While it is somewhat out of character for me to have composed (and largely adhered to) a list of 2013 New Year’s Resolutions, my decision to do so was largely motivated by the desire to to pursue one particular goal – what I like to call the Nothing New Challenge. Rather than buying clothes off the rack that are brand new, this resolution entails that I only purchase secondhand items or accept hand-me-downs. It requires frequenting thrift stores and vintage-only shops instead of prowling the mall or stopping by the clothing department when picking up groceries at Target. And this challenges not only goes for clothes but also for decorative items around the house – tchotchkes, candles, artwork, furniture, and the like – as well as jewelry and accessories.
When I mention the challenge to my family and friends, their reactions tend to fall into one of two categories. The first is simply asking why I would decide to do something like this and the second is a response of plain incredulity. Regarding those in the former camp, I explain my various reasonings, from the environmental benefits of buying secondhand to the labor rights issues that purchasing from so many corporate retailers raises and the decreased burden imposed by my wardrobe on my bank account. Abstaining from purchasing new clothing items reduces landfill consumption of thrown out clothing, the waste generated by packaging new clothes, and the shipment time and accompanying environmental harm wreaked by factories sending their products to storefronts. By no means a new concept, sweatshop labor is a major concern when purchasing new items from major clothing manufacturers that many people fail to consider when they decide to make a transaction. Buying clothing in its second life reduces the number of items that must be produced in dangerous and inhumane working conditions halfway around the world in order to feed America’s insatiable appetite for fashion. And secondhand clothes are just plain cheaper. I’ve purchased untold gems for a steal after scouring the racks at Goodwill and have even found a thrift shop that carries items still on the racks in other stores, only these ones have already been discarded and discounted without any reduction in quality.

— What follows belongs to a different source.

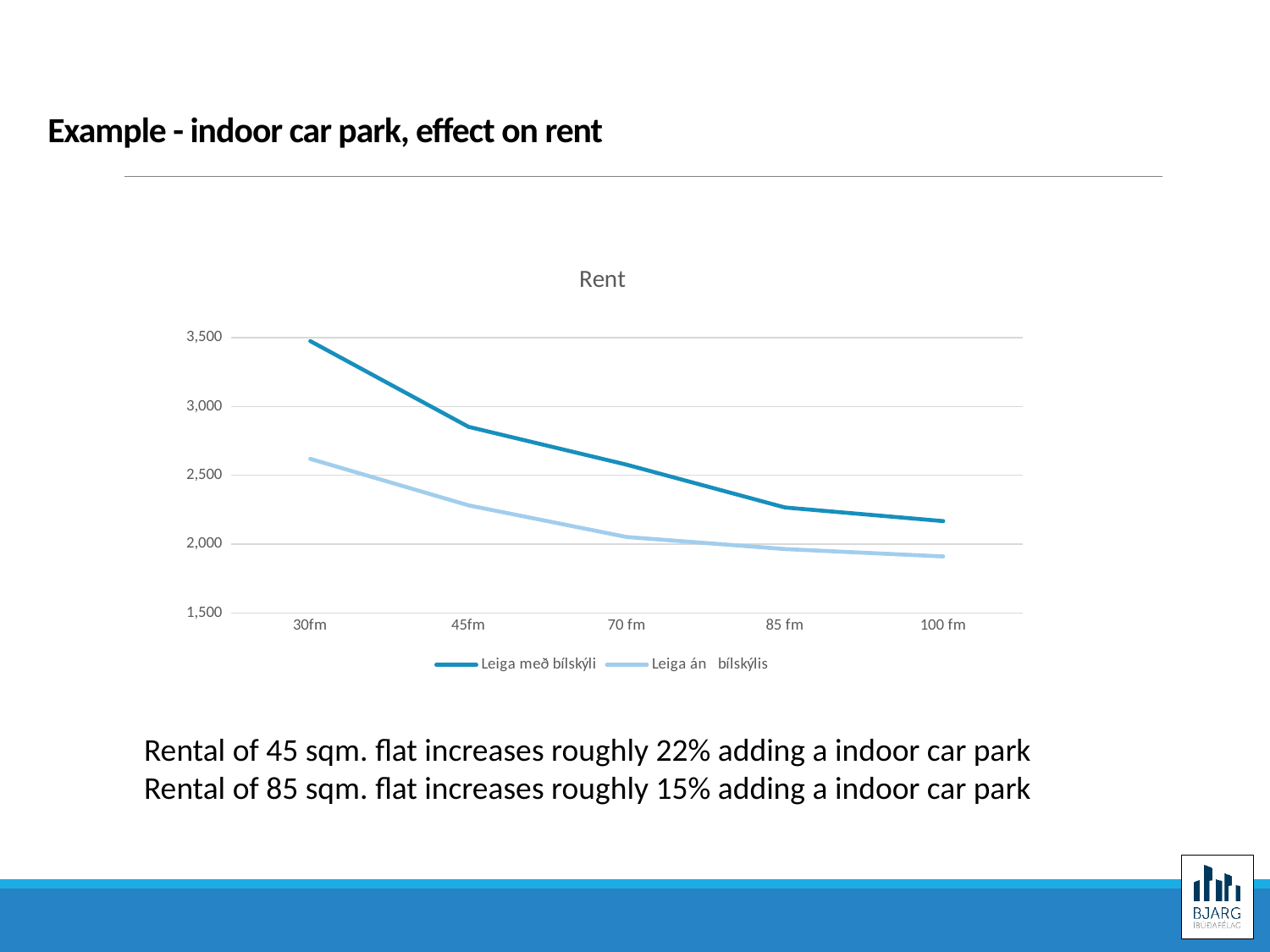
What kind of chart is shown on the slide? line chart Is the value for Leiga án bílskýlis at 45fm greater or less than 2,500? less Is the value for Leiga með bílskýli at 85 fm greater or less than 2,500? less Is the value for Leiga án bílskýlis at 100 fm greater or less than 2,000? less How many categories are shown on the x axis? 5 Do the values for Leiga með bílskýli rise or fall as flat size increases along the x axis? fall At 30fm, which series has the larger value, Leiga með bílskýli or Leiga án bílskýlis? Leiga með bílskýli At which category is the value for Leiga án bílskýlis lowest? 100 fm What is the title of the chart? Rent How many series does the legend list? 2 At which category is the value for Leiga með bílskýli highest? 30fm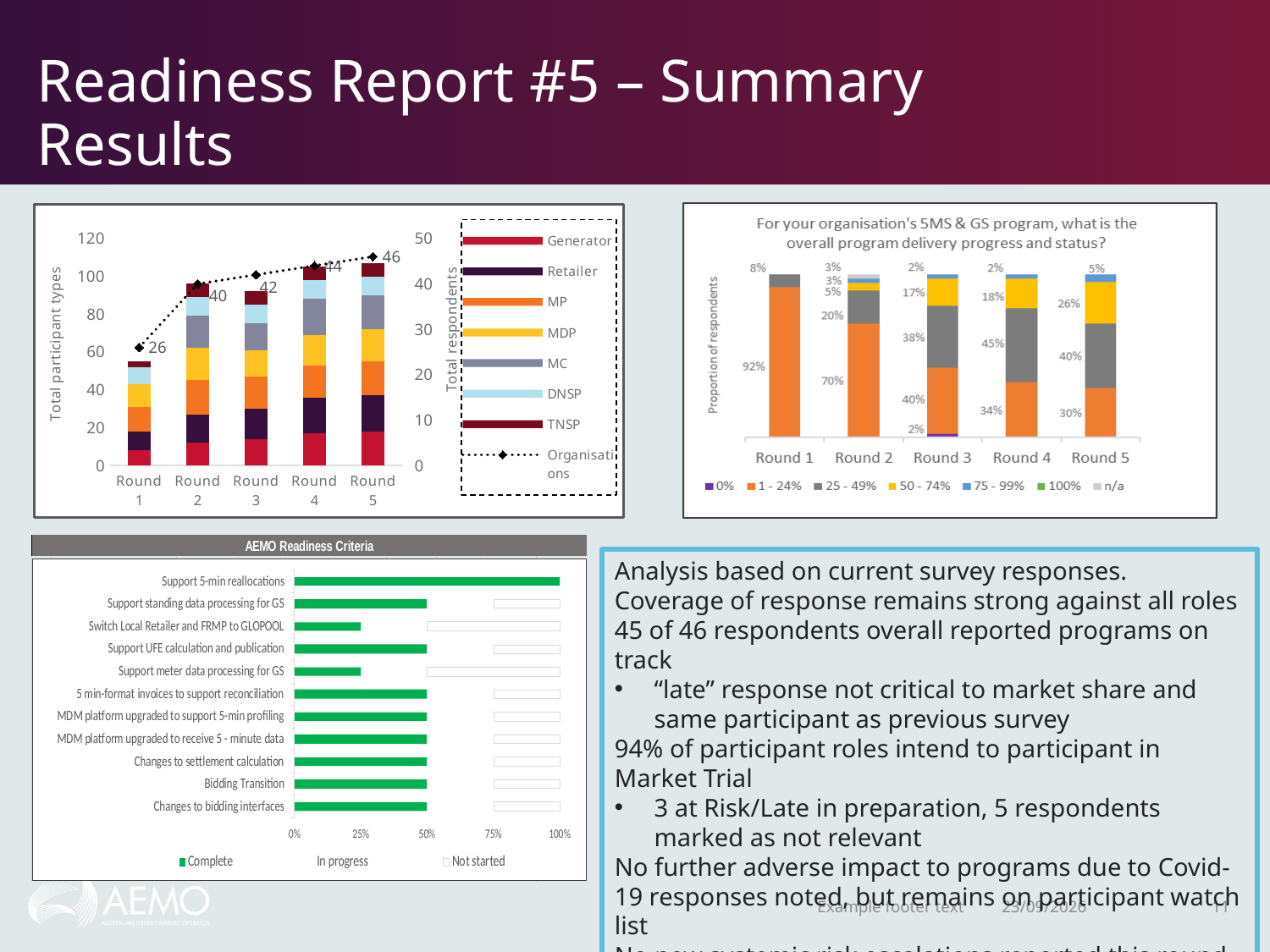
In the top-left chart, what is the Organisations value for Round 1? 26 In the top-right chart on program delivery progress, which round has the larger 1 - 24% share, Round 1 or Round 5? Round 1 In the AEMO Readiness Criteria chart, how many criteria are listed? 11 In the top-right chart on program delivery progress, what share of respondents reported 25 - 49% in Round 5? 40% What kind of chart is the AEMO Readiness Criteria chart? bar chart In the top-left chart, does the Organisations line rise or fall from Round 1 to Round 5? rise In the top-right chart on program delivery progress, what share of respondents reported 1 - 24% in Round 1? 92% How many series does the legend of the top-right chart on program delivery progress list? 7 How many entries does the legend of the top-left chart list? 8 In the top-left chart, what is the Organisations value for Round 5? 46 In the top-left chart, by how much does the Organisations value increase from Round 1 to Round 5? 20 In the AEMO Readiness Criteria chart, which criterion is shown as 100% complete? Support 5-min reallocations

I could further expound upon the benefits of buying secondhand, but that’s not my real concern here.
For those with a reaction of the later sort, I barely even know where to begin. The fact that not buying new clothes for an entire 365 days is so unfathomable to people downright worries me. It’s certainly nice to buy a fabulous new dress every so often and clothes need replacing from time to time as they’re worn out. I’d warrant a guess, however, that the rate at which many people purchase new clothes is not just a matter of replacement and occasional splurges but actually one of consistently adding to an exponentially-increasing wardrobe. It appears that clothing purchasing behavior far outruns mere need and approaches addiction, an unhealthy pattern that becomes a means of mindlessly filling the time and acting on impulse rather than thoughtfully considering what is truly needed.
It’s certainly easy for me to come up with a wardrobe wish list, to take a look through my closet and imagine other items that could complete my clothing collection. But denying myself these desired clothes by no means makes my life any less meaningful or joyful. More often than not, simply wanting something does not warrant buying it. This challenge, which does allow me to purchase clothes albiet in a more limited manner, is not nearly as restrictive as abstaining from any clothing purchases at all. But it still generates complete astonishment in many people because they are so accustomed to continually satisfy their unyielding appetites for new things.
Admittedly, I could just be talking to the wrong people about this resolution. And maybe many people curb their purchasing behavior more often than I realize – after all, the cost of living renders it nearly impossible not to do so. But there is an alarmingly high value placed upon the ability to buy whatever we like whenever we so please, with little thought to the unseen repercussions of such frivolous activity. Sticking to my nothing new guns has offered me the opportunity to practice curbing my desires, to give greater consideration to the purchases I make before check out time, to do my small part to improve certain conditions in the world, and to appreciate nonmaterial things in a deeper way. Committing to a whole year may be a bit extreme, and it may very well be a challenge I fail to successfully complete (though I truly hope not). Nonetheless, it is a refreshing test that, when shared with others, at the very least gives them pause to consider our taken-for-granted cultural appetite for consumption. Trying to go nothing new for a month (why not make it February, a mere 28 days long?) may be just the thing to allow us to reconsider why and how we buy.